Reduced Zeta Potential Through Use of Cationic Adhesion Promoter

Reduced Zeta Potential Through Use of Cationic Adhesion Promoter for Improved Resist Process Performance and Minimizing Material Consumption

Hodgson, Lorna a
and Thompson, Andrew *b
aMoxtek, Inc 452 W 1260 N Orem, UT USA 84058;
bDisChem, Inc 17295 Boot Jack Rd, Ste A, Ridgway, PA USA 15853

Abstract

This paper presents the results of a non-HMDS (non-silane) adhesion promoter that was used to reduce the zeta potential for very thin (proprietary) polymer on silicon. By reducing the zeta potential, as measured by the minimum sample required to fully coat a wafer, the amount of polymer required to coat silicon substrates was significantly reduced in the manufacture of X-ray windows used for high transmission of low-energy X-rays.

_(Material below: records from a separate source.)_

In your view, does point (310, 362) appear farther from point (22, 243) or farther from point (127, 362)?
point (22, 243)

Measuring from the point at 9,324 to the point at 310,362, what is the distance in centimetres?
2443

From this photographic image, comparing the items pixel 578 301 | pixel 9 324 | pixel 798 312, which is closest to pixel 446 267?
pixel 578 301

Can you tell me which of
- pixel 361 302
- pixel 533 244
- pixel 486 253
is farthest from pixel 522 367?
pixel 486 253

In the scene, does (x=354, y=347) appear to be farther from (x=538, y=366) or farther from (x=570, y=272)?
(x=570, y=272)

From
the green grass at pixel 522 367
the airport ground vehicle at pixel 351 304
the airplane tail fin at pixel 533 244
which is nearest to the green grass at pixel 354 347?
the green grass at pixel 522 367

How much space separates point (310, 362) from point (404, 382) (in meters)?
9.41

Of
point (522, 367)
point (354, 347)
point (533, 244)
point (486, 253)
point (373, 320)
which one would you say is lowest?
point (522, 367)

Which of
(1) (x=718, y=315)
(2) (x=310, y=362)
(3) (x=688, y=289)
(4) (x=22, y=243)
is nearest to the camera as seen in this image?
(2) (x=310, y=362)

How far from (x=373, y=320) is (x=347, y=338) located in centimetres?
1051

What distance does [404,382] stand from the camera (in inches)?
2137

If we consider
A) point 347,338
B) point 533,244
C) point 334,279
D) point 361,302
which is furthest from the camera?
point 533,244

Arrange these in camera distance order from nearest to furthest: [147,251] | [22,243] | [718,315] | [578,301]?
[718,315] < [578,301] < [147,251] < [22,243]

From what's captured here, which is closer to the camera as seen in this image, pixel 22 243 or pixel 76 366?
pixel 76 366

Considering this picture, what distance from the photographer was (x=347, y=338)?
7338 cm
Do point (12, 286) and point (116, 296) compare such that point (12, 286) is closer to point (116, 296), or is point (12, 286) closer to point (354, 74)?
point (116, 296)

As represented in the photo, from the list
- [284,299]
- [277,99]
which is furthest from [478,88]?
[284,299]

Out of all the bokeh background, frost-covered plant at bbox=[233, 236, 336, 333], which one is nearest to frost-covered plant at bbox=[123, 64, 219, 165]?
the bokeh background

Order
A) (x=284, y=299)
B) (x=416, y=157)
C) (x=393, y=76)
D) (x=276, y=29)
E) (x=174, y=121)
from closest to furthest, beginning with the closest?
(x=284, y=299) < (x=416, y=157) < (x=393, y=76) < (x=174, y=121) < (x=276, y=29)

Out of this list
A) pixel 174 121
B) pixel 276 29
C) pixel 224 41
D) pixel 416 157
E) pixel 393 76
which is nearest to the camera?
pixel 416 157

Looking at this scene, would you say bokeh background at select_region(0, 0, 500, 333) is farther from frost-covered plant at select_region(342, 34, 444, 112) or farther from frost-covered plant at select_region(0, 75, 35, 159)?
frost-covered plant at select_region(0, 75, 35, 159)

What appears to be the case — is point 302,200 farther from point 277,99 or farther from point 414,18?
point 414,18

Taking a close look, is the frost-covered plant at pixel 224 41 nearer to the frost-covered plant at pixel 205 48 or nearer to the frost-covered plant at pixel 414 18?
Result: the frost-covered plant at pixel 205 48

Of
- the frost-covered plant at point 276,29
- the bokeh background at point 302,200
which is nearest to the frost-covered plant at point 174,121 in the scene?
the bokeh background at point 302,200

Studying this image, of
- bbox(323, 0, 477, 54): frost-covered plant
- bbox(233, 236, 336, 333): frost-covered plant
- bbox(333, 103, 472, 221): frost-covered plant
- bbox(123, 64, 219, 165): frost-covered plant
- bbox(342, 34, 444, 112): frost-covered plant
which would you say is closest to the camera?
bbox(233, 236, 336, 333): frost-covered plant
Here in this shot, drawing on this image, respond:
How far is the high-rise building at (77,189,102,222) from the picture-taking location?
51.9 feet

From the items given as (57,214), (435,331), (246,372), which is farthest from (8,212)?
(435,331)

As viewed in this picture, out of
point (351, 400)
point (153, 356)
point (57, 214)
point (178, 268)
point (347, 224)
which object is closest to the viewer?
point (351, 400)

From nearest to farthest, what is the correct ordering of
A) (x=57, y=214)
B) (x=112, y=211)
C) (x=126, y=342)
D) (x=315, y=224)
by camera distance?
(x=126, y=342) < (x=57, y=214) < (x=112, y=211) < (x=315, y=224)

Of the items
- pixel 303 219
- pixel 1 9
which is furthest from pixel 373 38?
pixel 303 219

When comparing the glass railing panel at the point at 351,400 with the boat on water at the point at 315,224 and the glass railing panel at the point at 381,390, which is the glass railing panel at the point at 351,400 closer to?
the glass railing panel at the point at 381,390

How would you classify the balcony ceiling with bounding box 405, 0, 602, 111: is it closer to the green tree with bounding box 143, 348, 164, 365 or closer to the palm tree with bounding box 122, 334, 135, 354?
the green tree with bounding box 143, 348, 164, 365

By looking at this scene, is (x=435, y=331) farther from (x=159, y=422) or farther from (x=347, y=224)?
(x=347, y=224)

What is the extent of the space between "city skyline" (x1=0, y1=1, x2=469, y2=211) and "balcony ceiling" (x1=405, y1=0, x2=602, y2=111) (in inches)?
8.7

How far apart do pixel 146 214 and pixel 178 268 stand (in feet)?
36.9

Moreover, this approach used aqueous based adhesion promoter described as a cationic surface active agent that has been shown to improve adhesion of photoresists (positive, negative, epoxy [SU8], e-beam and dry film). As well as reducing the amount of polymer required to coat substrates, this aqueous adhesion promoter is non- hazardous, and contains non-volatile solvents.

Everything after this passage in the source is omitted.